Sound Matching and a Phonetic Toolkit

  • Hi,  

    I downloaded the update, and replaced the dll's. I guess that's all I need to do...

    I have another issue (more like a confession), possibly out of NYSIIS and LEVENSHTEIN context, but might help others...

    I was using soundex to filter out the results, and udf_levenshtein to sort them, which gave me quite a bit of performance increase, and sounded like a great idea... I was thinking that NYSIIS is an improved soundex, so filtering with soundex would do just fine...

    Well,  it does UNLESS you have punctuation characters such as ' (as in O'brian) ...

    declare @myname varchar(255)

    declare @mydex varchar(4)

    declare @mydex2 varchar(10)

    set @myname = 'o''brian'

    set @mydex = soundex(@myname)

    set @mydex2 = dbo.udf_nysiis(@myname)

    select @mydex --( returns O000)

    select @mydex2 -- (returns OBRAN)

    however

    declare @mydex varchar(4)

    declare @mydex2 varchar(10)

    set @myname = 'obrian'

    set @mydex = soundex(@myname)

    set @mydex2 = dbo.udf_nysiis(@myname)
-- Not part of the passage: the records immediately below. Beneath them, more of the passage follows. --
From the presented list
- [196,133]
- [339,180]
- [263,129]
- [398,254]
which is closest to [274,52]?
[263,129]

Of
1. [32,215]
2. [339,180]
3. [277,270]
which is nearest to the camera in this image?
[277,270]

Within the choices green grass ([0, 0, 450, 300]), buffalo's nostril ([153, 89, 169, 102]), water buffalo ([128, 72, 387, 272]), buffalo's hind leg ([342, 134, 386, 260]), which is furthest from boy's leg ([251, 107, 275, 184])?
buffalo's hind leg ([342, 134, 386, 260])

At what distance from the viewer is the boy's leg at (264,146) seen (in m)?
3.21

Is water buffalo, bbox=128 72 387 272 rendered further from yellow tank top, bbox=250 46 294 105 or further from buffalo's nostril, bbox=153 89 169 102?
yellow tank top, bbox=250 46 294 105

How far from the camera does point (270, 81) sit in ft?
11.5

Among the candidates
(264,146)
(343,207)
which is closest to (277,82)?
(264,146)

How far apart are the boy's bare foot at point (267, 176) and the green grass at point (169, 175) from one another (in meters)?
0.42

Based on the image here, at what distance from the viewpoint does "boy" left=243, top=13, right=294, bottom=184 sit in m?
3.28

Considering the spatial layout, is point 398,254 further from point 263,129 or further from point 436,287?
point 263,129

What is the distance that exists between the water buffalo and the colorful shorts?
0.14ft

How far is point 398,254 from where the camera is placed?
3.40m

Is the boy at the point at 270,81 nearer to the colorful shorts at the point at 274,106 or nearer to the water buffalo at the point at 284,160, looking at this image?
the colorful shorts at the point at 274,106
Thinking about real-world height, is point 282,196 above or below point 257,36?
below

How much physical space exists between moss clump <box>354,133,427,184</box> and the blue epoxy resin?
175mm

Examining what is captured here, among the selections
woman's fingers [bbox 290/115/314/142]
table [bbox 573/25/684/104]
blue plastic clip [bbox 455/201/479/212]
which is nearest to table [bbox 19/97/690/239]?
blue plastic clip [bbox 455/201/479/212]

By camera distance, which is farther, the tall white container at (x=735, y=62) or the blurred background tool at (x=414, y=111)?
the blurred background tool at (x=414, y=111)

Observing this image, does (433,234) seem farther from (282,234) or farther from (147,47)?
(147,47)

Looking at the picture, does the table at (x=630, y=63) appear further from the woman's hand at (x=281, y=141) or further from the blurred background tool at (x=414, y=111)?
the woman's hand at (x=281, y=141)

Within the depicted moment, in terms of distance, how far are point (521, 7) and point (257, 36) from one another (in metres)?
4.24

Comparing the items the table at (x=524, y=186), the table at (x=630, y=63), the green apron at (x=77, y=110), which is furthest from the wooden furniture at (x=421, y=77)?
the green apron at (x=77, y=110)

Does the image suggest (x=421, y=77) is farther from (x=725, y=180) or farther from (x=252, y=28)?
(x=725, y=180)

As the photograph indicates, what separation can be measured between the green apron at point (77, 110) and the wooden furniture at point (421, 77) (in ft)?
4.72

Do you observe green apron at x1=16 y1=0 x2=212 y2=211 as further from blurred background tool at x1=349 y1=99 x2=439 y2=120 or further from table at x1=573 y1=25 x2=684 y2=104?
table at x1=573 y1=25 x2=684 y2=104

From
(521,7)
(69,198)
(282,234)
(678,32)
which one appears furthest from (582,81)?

    select @mydex --( returns O165)

    select @mydex2 --( returns OBRAN )

    So, soundex does NOT eliminate the punctuation errors, but NYSIIS does.

    Just fyi...

    I guess I will be researching some more "optimization"

    Thank you again...

  • That's it, just copy the new DLLs into the MSSQL\BINN directory (may require you to stop and restart MSSQLServer service).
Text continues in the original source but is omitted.